Prenons un peu de temps pour donner de la chair à tout ça. D'abord un schéma synthétique ramassant l'ensemble des notions présentées (exception faite de la dernière), plus parlant que les mots sans les remplacer pour autant.


Ensuite le cas de Super Metroid dont on peut espérer qu'il finira par nous conduire sur le rivage du metroidvania ! On ne fera pas cas pour le moment du propos qui, vous l'aurez compris, aura besoin de toute la suite du texte pour être dûment cerné. Fort d'une 'composante' d'action mâtinée d'aventure, Super Metroid déplie sa 'dynamique' d'exploration (de loin majoritaire), de combat (expression moyenne) et de survie (faible expression) à travers une 'structure' de type organique intégral dont voici le détail. Il est possible, comme pour à peu près tous les jeux finis (dotés d'une fin), de faire primer une dynamique de speedrun et c'est alors le 'metagame' du jeu qui se trouve entièrement bouleversé. Pas mon sujet mais la remarque méritait d'être faite. Enfin pour ce qui est du 'système', voyez plutôt.

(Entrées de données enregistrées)
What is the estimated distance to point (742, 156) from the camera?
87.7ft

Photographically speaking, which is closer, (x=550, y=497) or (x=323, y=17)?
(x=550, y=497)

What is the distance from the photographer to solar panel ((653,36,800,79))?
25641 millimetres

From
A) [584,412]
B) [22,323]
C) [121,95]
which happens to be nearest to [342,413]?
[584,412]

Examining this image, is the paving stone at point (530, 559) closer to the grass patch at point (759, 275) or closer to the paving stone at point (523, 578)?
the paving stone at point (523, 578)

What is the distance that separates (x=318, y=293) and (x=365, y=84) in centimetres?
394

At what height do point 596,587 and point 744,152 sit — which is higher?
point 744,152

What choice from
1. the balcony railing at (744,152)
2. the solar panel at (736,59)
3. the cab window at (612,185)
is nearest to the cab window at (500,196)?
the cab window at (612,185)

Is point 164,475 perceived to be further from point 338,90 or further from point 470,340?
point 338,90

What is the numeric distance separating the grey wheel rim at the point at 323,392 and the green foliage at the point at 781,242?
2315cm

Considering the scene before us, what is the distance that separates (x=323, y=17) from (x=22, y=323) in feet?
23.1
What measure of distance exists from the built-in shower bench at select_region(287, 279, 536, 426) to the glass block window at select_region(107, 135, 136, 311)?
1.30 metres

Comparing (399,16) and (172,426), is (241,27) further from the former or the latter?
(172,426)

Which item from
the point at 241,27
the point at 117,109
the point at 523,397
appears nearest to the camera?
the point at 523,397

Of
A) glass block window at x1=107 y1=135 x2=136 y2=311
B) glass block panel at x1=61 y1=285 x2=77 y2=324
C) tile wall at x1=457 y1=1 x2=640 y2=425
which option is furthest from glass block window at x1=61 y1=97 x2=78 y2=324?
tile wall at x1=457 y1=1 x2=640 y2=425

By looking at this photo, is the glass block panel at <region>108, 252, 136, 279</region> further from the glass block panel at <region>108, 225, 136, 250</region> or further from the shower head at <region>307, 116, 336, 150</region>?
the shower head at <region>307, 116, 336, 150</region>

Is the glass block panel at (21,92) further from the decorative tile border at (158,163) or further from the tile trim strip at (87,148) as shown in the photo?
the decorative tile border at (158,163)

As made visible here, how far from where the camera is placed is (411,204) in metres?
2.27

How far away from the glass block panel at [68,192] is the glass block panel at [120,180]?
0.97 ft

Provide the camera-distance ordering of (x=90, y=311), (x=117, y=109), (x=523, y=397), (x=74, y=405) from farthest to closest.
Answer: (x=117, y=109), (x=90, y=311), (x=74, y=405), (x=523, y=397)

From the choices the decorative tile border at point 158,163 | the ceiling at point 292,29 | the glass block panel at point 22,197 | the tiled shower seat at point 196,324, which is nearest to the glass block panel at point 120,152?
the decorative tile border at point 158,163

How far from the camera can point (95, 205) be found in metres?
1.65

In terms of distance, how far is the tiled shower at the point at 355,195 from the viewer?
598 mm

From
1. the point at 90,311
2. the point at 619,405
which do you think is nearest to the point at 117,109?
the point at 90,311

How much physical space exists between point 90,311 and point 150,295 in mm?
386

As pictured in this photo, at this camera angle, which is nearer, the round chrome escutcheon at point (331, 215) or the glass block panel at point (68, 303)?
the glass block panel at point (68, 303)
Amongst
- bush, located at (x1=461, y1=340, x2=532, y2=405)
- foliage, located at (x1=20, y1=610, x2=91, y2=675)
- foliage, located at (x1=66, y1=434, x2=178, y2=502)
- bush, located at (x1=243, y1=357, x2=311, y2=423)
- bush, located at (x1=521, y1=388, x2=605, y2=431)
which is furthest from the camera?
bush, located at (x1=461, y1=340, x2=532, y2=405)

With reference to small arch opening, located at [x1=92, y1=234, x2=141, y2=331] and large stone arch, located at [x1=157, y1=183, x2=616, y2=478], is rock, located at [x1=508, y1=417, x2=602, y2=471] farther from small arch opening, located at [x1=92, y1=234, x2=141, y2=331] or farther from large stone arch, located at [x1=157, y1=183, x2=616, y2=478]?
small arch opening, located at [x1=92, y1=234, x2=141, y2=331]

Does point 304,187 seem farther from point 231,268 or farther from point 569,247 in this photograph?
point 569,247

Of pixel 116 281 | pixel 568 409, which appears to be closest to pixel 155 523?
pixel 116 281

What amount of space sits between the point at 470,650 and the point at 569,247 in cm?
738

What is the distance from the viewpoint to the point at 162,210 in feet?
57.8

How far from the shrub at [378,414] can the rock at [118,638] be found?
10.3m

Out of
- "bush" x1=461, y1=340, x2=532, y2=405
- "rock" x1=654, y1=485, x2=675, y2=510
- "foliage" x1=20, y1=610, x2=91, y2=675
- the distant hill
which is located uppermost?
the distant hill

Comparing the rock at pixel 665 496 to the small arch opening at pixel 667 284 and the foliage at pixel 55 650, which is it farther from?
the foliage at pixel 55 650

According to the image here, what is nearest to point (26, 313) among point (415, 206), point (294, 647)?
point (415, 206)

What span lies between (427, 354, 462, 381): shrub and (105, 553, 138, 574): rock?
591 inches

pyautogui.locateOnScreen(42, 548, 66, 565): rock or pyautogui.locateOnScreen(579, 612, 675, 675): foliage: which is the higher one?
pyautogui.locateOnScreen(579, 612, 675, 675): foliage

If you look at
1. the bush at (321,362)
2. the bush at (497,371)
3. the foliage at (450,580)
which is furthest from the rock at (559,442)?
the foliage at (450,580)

### Consigne écrite
Reprenez l'extrait consacré à Super Metroid et poursuivez-le à partir de sa dernière phrase.

### Résultat de l'exercice
II/ Typologie des structures



Il m'a paru utile de détailler les modèles structurels les plus fréquents à travers une typologie schématique et illustrée. Je m'intéresse à la structure des jeux à grande échelle, je veux dire la plus grande qu'il soit permis d'utiliser dans chaque cas ; à échelle réduite tout peux changer car le level design prend le relais. Il importe enfin de voir qu'il ne s'agit là que de structures-types à même de se combiner, comme elles le font souvent, sans limitation a priori dans les variétés produites.


Considérer la figure suivante.



III/ L'exploration en jeu vidéo : un topo



Explorer, dans un jeu, revient à faire de la "reconnaissance de terrain" dans une optique double. Il y a d'abord la volonté de s'approprier le lieu investi dans sa totalité, c'est à dire d'en opérer en pensée une synthèse générale à mesure du dévoilement de sa topographie locale. Une mécanique bien connue et omniprésente depuis plusieurs générations (nettement moins en 1994) assiste le joueur dans sa tâche : la carte et sa variante minimap.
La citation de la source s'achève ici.